This papal medal, like so many artifacts in this Collection, begs research into the culture that produced it. Since the medal is from 1877, at the end of Pius IX’s papacy, and is decorated with shamrocks surrounding his image, it is likely it was produced to lend credence to the Catholic movement so popular among the Irish immigrants at that time.
While researching the background of this papal medal a very scholarly and lengthy article in the Journal of American Ethnic History gave depth and understanding to the Irish Catholic involvement in the crusade against drunkenness at the time the medal was minted in 1877.
In this article and others no information was available regarding Bl. Pius IX’s involvement in the Crusade, but in other articles, much information sites Popes Leo XIII & St. Pius X’s interest in Catholic participation in it.
While lengthy, the article provides a glimpse into life in the late 1800’s, exposing class and cultural stances and Irish immigrant life and their Catholic faith.

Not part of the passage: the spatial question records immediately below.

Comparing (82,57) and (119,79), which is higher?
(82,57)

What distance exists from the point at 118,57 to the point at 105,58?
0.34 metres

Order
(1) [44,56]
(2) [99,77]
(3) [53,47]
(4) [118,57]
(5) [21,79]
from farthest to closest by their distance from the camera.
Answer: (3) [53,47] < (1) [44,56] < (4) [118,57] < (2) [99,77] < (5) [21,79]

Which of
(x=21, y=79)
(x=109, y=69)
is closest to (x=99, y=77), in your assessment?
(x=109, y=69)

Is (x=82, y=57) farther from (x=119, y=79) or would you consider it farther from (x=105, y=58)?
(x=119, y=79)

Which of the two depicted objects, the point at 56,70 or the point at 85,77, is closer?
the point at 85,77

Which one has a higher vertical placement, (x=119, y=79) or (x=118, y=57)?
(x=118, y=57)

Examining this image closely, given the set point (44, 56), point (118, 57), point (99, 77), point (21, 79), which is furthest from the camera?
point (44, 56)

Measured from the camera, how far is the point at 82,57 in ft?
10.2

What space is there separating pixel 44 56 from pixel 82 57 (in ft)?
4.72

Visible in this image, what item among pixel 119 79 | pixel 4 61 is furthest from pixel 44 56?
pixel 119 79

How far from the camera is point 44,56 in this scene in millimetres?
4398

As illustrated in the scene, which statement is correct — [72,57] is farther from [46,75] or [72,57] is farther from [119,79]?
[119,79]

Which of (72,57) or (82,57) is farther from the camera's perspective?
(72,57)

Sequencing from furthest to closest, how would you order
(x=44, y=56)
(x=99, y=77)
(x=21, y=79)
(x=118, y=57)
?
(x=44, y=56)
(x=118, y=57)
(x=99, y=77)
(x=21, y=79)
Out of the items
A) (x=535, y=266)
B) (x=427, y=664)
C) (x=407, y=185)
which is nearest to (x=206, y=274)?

Father Kunst purchased the medal because he found it interesting–a slice of Catholic Americana–and part of the living history of the papacy. “I would strongly suspect Pope Pus IX had no knowledge of his image being used for this purpose and presume it to be American made.” —Fr Richard Kunst
“Drowning the Shamrock”: Drink, Teetotalism, and the Irish Catholics of Gilded-Age Pittsburgh
Walsh, Victor A. “‘Drowning the Shamrock’: Drink, Teetotalism, and the Irish Catholics of Gilded-Age Pittsburgh.” Journal of American Ethnic History, vol. 10, no. 1/2, 1990, pp. 60–79. JSTOR, www.jstor.org/stable/27500800. Accessed 2 Mar. 2021.